Which lines of the entries contain the word "farthest"? Copy each one.
"""
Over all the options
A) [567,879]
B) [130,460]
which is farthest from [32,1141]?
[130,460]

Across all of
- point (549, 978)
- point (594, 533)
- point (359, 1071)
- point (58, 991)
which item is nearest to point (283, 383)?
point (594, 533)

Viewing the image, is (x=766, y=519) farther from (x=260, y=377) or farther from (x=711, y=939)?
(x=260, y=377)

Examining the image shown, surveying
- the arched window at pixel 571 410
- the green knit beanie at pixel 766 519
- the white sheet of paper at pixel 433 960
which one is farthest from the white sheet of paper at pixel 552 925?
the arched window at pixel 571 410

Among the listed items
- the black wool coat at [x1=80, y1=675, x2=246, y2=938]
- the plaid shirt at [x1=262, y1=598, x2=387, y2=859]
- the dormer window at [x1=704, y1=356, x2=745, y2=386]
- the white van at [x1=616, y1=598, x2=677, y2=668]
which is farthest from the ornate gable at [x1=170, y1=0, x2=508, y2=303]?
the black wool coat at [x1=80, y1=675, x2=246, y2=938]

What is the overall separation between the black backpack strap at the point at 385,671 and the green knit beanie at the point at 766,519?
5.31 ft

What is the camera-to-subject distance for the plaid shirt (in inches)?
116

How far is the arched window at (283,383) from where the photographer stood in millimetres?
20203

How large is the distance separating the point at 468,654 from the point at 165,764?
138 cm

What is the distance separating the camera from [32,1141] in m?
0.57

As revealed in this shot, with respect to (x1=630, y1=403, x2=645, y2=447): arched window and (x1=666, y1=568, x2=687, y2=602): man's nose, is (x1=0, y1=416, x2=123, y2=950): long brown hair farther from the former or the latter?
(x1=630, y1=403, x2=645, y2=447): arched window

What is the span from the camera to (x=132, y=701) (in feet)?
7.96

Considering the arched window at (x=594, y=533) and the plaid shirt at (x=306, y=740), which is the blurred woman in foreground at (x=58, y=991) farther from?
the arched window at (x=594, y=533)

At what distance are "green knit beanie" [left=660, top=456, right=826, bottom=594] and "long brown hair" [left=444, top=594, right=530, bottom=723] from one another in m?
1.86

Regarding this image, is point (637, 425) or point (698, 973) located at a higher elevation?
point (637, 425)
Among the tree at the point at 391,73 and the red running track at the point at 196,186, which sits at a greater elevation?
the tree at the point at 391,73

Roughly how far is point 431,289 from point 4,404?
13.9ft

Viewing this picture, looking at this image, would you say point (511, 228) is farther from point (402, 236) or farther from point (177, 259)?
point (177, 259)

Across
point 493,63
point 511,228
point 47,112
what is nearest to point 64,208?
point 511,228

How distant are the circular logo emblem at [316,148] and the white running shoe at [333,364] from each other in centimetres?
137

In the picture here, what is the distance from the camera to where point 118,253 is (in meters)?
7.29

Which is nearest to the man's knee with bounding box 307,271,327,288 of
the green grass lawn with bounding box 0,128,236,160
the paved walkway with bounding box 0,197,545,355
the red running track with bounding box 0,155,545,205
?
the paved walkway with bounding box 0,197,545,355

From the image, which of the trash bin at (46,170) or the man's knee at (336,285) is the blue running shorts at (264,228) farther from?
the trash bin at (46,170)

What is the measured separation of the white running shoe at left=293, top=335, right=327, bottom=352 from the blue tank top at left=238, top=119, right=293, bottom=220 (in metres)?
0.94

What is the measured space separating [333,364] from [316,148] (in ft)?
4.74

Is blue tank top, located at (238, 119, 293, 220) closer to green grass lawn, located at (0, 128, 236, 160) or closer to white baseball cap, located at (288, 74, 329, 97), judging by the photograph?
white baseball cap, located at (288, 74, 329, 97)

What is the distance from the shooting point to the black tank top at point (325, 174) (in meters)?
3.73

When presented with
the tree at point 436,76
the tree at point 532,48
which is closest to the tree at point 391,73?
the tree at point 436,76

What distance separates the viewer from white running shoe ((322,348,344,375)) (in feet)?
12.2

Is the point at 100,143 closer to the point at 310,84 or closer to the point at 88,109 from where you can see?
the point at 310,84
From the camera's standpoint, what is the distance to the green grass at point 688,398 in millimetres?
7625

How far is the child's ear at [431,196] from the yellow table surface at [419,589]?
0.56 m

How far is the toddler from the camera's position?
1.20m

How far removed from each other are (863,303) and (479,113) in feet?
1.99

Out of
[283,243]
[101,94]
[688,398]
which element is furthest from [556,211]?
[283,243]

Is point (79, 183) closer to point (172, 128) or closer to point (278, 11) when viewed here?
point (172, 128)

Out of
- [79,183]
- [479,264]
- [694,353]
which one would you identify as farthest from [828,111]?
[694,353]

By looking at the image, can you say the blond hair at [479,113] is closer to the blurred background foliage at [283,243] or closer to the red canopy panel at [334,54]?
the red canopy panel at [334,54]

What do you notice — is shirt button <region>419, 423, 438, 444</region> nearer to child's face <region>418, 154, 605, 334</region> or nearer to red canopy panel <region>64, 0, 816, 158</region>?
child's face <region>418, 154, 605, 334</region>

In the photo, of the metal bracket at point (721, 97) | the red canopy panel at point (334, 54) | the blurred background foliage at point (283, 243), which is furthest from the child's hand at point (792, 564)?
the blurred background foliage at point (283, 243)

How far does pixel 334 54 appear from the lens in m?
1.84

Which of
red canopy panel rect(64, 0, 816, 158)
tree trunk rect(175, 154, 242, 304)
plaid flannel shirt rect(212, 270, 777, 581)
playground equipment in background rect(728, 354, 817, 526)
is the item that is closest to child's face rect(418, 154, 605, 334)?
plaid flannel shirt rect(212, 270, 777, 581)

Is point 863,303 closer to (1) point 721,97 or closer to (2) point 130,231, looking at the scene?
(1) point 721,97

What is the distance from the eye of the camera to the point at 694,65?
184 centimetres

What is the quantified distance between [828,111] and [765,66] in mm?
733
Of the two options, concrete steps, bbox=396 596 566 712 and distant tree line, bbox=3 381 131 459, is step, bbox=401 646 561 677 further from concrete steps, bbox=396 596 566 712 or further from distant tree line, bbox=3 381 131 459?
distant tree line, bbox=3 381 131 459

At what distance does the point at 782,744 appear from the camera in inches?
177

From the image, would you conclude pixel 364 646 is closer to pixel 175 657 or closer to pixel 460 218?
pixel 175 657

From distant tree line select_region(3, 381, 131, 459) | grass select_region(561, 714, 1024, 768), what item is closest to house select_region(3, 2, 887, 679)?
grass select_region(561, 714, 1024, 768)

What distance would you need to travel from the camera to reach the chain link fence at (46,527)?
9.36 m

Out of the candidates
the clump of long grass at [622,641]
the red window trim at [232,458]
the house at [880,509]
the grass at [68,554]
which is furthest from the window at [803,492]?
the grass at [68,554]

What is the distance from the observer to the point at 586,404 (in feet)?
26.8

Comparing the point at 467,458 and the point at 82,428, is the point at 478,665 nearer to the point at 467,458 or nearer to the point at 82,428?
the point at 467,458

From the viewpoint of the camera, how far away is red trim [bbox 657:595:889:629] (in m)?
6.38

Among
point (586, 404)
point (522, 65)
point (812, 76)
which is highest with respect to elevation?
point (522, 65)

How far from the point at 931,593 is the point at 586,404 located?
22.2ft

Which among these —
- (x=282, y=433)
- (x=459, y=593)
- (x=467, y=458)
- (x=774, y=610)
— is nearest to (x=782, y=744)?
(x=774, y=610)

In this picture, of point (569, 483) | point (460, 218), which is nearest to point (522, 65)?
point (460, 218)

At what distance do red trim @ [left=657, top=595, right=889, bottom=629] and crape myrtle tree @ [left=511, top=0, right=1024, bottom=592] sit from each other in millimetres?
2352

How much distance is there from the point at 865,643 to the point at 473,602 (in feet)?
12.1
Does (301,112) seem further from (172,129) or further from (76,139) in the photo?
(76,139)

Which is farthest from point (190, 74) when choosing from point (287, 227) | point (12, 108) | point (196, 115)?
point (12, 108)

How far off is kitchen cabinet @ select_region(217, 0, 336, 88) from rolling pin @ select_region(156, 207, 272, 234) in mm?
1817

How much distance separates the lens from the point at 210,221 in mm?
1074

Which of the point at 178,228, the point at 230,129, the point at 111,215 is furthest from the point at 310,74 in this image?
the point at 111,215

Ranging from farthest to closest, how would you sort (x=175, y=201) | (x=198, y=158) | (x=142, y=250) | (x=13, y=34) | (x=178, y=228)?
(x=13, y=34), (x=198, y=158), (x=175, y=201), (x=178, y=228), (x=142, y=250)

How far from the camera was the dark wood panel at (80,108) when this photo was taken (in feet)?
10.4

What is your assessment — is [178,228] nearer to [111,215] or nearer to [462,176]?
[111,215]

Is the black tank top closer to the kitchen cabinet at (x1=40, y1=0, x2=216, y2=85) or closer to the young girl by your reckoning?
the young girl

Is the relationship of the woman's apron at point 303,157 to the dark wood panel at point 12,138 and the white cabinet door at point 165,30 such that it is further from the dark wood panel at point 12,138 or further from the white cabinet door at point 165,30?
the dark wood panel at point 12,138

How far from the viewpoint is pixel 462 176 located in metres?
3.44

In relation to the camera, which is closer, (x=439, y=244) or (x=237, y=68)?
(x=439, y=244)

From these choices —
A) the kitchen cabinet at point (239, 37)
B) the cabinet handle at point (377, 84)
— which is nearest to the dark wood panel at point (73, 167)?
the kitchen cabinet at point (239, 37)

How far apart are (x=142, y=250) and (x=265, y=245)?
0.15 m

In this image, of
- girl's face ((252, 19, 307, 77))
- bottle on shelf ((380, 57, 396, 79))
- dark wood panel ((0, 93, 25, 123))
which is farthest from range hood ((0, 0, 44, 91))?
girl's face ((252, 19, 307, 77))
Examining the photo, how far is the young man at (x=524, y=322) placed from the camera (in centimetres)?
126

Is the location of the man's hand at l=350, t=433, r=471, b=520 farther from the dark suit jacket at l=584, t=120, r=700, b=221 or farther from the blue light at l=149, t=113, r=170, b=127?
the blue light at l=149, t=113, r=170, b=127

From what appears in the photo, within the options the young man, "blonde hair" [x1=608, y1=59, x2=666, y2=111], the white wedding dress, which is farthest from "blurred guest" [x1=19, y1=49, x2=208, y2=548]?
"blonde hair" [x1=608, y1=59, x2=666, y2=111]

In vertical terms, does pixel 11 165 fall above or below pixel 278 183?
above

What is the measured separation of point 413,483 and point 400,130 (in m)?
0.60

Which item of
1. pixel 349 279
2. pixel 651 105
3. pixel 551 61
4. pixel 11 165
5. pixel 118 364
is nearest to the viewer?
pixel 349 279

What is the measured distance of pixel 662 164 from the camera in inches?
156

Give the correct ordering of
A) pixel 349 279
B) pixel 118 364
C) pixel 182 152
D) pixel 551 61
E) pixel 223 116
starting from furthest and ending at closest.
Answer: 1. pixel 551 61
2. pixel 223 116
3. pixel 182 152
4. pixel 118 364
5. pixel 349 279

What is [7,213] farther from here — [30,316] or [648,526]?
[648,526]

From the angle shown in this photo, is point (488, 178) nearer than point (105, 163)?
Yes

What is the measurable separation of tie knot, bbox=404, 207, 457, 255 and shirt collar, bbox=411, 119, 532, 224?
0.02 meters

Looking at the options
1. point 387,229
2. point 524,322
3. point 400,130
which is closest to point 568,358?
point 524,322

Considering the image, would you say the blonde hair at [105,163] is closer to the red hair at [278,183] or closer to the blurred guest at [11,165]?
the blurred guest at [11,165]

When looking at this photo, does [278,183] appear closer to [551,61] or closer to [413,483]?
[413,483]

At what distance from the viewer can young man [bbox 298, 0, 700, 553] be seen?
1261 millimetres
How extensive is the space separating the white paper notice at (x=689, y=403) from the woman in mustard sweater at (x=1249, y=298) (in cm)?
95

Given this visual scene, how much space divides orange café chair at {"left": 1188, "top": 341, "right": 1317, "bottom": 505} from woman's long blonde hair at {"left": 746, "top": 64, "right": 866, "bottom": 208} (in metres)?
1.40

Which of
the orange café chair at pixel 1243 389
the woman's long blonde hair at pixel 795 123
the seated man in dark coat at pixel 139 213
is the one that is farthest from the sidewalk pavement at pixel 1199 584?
"""
▸ **Response to this exercise**
which is farthest from [32,1141]?
which one is farthest from the white sheet of paper at pixel 552 925?
which is farthest from the ornate gable at [x1=170, y1=0, x2=508, y2=303]?
which one would you identify as farthest from [828,111]?
Which is farthest from point (190, 74) when choosing from point (287, 227) | point (12, 108) | point (196, 115)?
Ranging from farthest to closest, how would you sort (x=175, y=201) | (x=198, y=158) | (x=142, y=250) | (x=13, y=34) | (x=178, y=228)?
which is farthest from range hood ((0, 0, 44, 91))?
From what appears in the photo, within the options the young man, "blonde hair" [x1=608, y1=59, x2=666, y2=111], the white wedding dress, which is farthest from "blurred guest" [x1=19, y1=49, x2=208, y2=548]?
is the one that is farthest from the sidewalk pavement at pixel 1199 584?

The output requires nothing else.